We have an action space of the following shape: self.action_space = gym.spaces.Box(low=-1, high=1, shape=(198,)) during evaluation the predict returns 0 actions, but during training everything seems fine. Even when using exactly the same environments for training and evaluation we see this behaviour. We use a MLP policy. The features are the same shape during evaluation and training. There must be something different during evaluation and training.
I am seeing similar behaviour with the RecurrentPPO implementation. I believe the issue comes from model.load().
I am using a custom environment but I have adapted the RecurrentPPO example to replicate the bug:
import numpy as np
import torch as th
from sb3_contrib import RecurrentPPO
model = RecurrentPPO("MlpLstmPolicy", "CartPole-v1", verbose=1)
model.learn(10000)
model.save("recurrent_ppo_issue")
# Delete model to show effect of loading
del model
# Load model and evaluate
model = RecurrentPPO("MlpLstmPolicy", "CartPole-v1", verbose=1)
model.load("recurrent_ppo_issue")
env = model.get_env()
obs = env.reset()
num_envs = 1
lstm_states = np.concatenate([np.zeros(model.policy.lstm_shape) for _ in range(num_envs)], axis=1)

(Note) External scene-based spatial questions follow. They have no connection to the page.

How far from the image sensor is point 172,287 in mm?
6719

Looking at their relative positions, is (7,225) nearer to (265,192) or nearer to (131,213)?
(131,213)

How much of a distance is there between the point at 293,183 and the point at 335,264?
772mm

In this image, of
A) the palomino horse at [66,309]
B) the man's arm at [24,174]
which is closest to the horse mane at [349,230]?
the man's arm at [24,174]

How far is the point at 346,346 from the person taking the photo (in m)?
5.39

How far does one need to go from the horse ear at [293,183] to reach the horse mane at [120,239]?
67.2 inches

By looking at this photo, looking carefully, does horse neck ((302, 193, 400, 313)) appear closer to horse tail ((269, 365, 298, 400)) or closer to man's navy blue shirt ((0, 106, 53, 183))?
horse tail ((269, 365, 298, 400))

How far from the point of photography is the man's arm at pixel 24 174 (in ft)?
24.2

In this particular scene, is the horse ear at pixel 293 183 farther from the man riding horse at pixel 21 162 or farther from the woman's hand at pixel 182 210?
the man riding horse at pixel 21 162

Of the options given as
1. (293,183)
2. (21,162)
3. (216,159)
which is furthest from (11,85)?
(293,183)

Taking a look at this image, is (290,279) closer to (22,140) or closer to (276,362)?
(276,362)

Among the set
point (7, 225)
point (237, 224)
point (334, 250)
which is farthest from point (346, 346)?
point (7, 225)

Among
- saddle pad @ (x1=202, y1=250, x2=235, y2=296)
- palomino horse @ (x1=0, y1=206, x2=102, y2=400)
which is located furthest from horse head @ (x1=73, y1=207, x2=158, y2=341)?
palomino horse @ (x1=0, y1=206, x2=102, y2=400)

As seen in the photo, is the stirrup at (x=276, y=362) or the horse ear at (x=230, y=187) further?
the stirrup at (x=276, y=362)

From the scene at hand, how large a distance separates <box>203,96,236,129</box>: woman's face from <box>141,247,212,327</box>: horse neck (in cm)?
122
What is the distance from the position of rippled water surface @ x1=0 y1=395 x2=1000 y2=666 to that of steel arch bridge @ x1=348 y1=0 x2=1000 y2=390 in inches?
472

lstm_states = (lstm_states, lstm_states)
episode_starts = np.ones((num_envs,), dtype=bool)
while True:
# Convert inputs to tensors
obs, vectorized_env = model.policy.obs_to_tensor(obs)

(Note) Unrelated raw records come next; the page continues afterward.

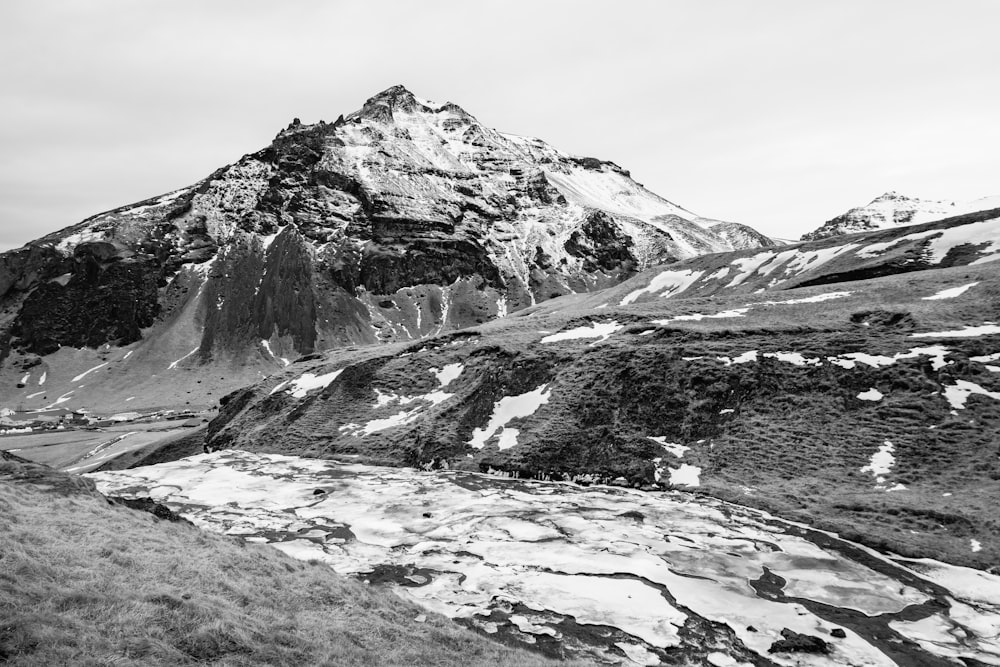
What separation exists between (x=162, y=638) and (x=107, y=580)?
311 centimetres

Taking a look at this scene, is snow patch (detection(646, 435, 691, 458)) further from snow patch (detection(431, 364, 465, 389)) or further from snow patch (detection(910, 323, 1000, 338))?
snow patch (detection(431, 364, 465, 389))

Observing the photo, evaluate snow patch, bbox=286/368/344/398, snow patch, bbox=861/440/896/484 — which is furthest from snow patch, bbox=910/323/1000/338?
snow patch, bbox=286/368/344/398

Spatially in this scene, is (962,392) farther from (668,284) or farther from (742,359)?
(668,284)

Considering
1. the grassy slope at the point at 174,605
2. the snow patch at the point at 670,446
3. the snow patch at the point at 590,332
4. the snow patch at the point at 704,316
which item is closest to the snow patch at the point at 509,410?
the snow patch at the point at 670,446

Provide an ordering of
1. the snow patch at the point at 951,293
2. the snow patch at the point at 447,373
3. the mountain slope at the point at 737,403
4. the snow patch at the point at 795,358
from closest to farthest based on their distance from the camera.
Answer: the mountain slope at the point at 737,403 < the snow patch at the point at 795,358 < the snow patch at the point at 951,293 < the snow patch at the point at 447,373

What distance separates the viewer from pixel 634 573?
20.5 metres

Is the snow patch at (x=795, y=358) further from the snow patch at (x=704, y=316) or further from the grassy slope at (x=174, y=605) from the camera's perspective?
the grassy slope at (x=174, y=605)

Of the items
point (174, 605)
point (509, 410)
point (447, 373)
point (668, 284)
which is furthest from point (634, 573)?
point (668, 284)

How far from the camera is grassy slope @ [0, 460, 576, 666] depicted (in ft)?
36.5

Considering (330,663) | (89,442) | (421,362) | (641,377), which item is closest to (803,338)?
(641,377)

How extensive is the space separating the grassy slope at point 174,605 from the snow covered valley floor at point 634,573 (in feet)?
8.14

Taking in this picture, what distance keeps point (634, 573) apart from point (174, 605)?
1430 centimetres

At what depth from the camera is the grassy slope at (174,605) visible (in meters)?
11.1

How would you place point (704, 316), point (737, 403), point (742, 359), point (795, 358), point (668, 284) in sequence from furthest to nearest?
1. point (668, 284)
2. point (704, 316)
3. point (742, 359)
4. point (795, 358)
5. point (737, 403)
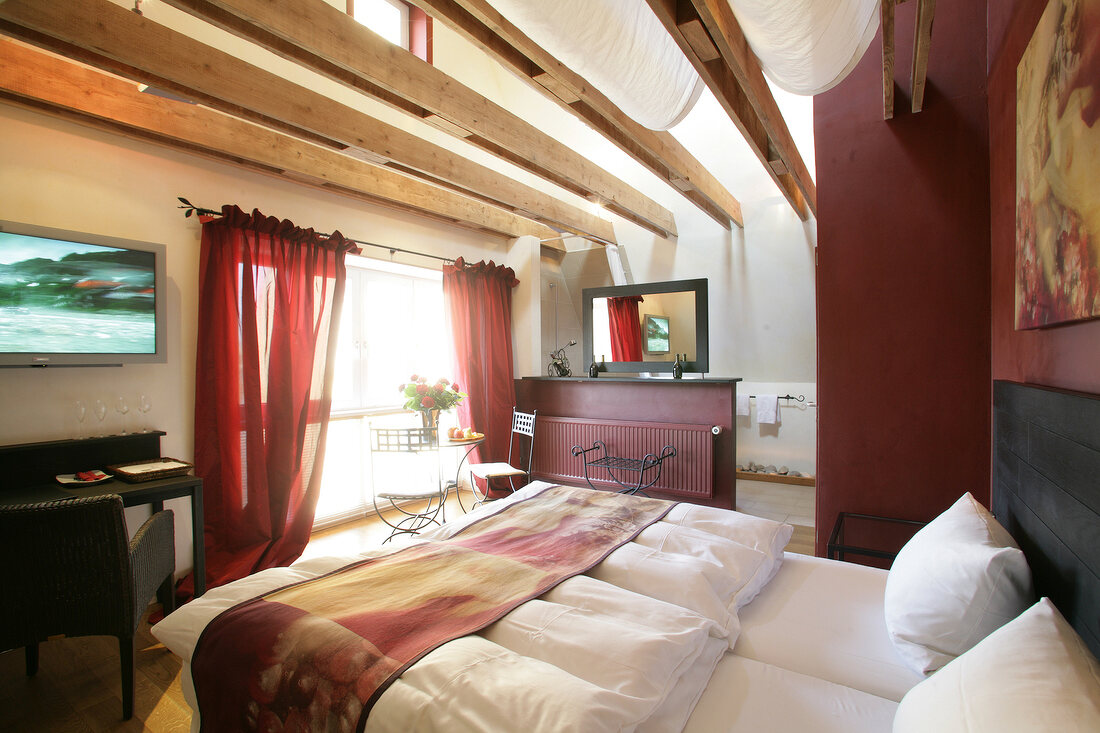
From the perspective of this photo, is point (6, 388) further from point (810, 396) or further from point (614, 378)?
point (810, 396)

lstm_states = th.tensor(lstm_states[0]).float().to(model.device), th.tensor(lstm_states[1]).float().to(model.device)
episode_starts = th.tensor(episode_starts).float().to(model.device)
# Calculate action distribution
action_dist, lstm_states = model.policy.get_distribution(obs, lstm_states, episode_starts)
# Get deterministic action and entropy
action = action_dist.mode().item()
action_ent = action_dist.entropy().item()
print(f"Action Distribution Entropy: {action_ent}")
print(f"Action: {action}")
# Take action
obs, rewards, dones, info = env.step([action])
episode_starts = dones
env.render()
You can see that after loading the trained model, the entropy of the action distribution is always around 0.69.
Apologies, just found this issue DLR-RM/stable-baselines3#683. The correct way to load a saved model is model = RecurrentPPO.load() - I should have read the docs more closely! :)
Hello,
model we obtain valid actions but during evaluation we obtain actions of 0. Both the evaluation and train environment are the same except for using different but similar data.
could you please fill in the custom env issue template (providing a minimal code that mimics the inputs/outputs of the env): https://github.com/DLR-RM/stable-baselines3/blob/master/.github/ISSUE_TEMPLATE/custom_env.md
and could you also provide a minimal example that shows how you train and evaluate the model?
and did you check using the deterministic flag?